É a falta de pressa do opressor pedir perdão

A quem não perdeu tempo e há muito tempo perdoou

Mas nunca esqueceu, não”

“Negão”, Chico César



No século XX, o Estado Alemão executou um genocídio ainda bastante desconhecido nos dias de hoje: o massacre dos nama e herero ocorreu entre 1904 e 1908, quando a Namíbia era a uma colônia alemã no Sudoeste do continente africano. Em 12 de janeiro de 1904, os hereros liderados por Samuel Maharero se rebeleram contra o domínio colonial. Somente em agosto foram derrotados na batalha de Waterberg e perseguidos pelo deserto de Omaheke, onde a maioria morreu por desidratação. Em outubro, os namas também se rebelaram e pegaram em armas contra o invasor, mas acabaram massacrados pelas forças coloniais. Mais da metade da população total destes povos foi dizimada nos confrontos militares e, posteriormente, pelas ações dos colonizadores que envenenaram as fontes de água, provocaram a fome generalizada e expulsaram os povos nativos para morrerem no deserto.

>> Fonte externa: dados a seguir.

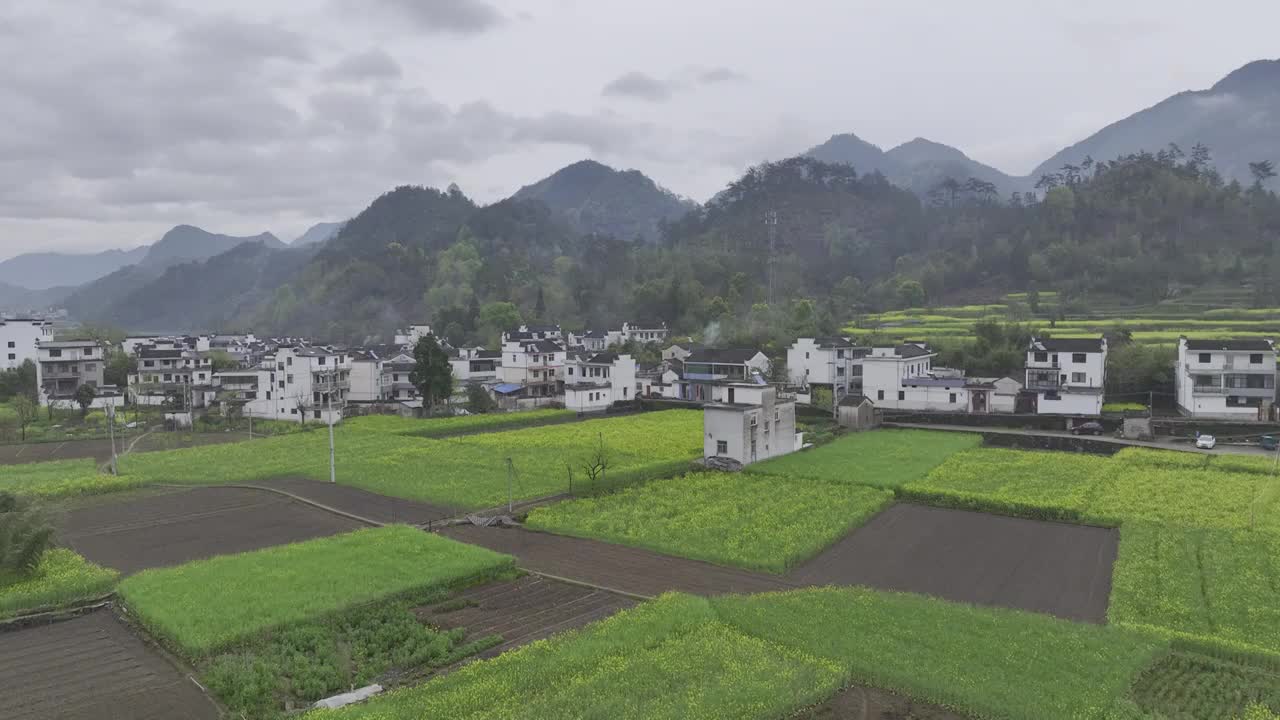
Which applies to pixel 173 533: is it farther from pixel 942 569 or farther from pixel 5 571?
pixel 942 569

Desde a “independência” da Namíbia na década de 90[1], o Estado e grupos sociais lutam pelo reconhecimento jurídico-político do genocídio dos povos Herero e Nama praticado pela Alemanha durante a colonização no princípio do século XX. A pretensão, originalmente, era dividida em três eixos: (i) o reconhecimento do genocídio, (ii) o pedido oficial de desculpas por parte do Estado alemão e (iii) a reparação pelos danos socioeconômicos causados.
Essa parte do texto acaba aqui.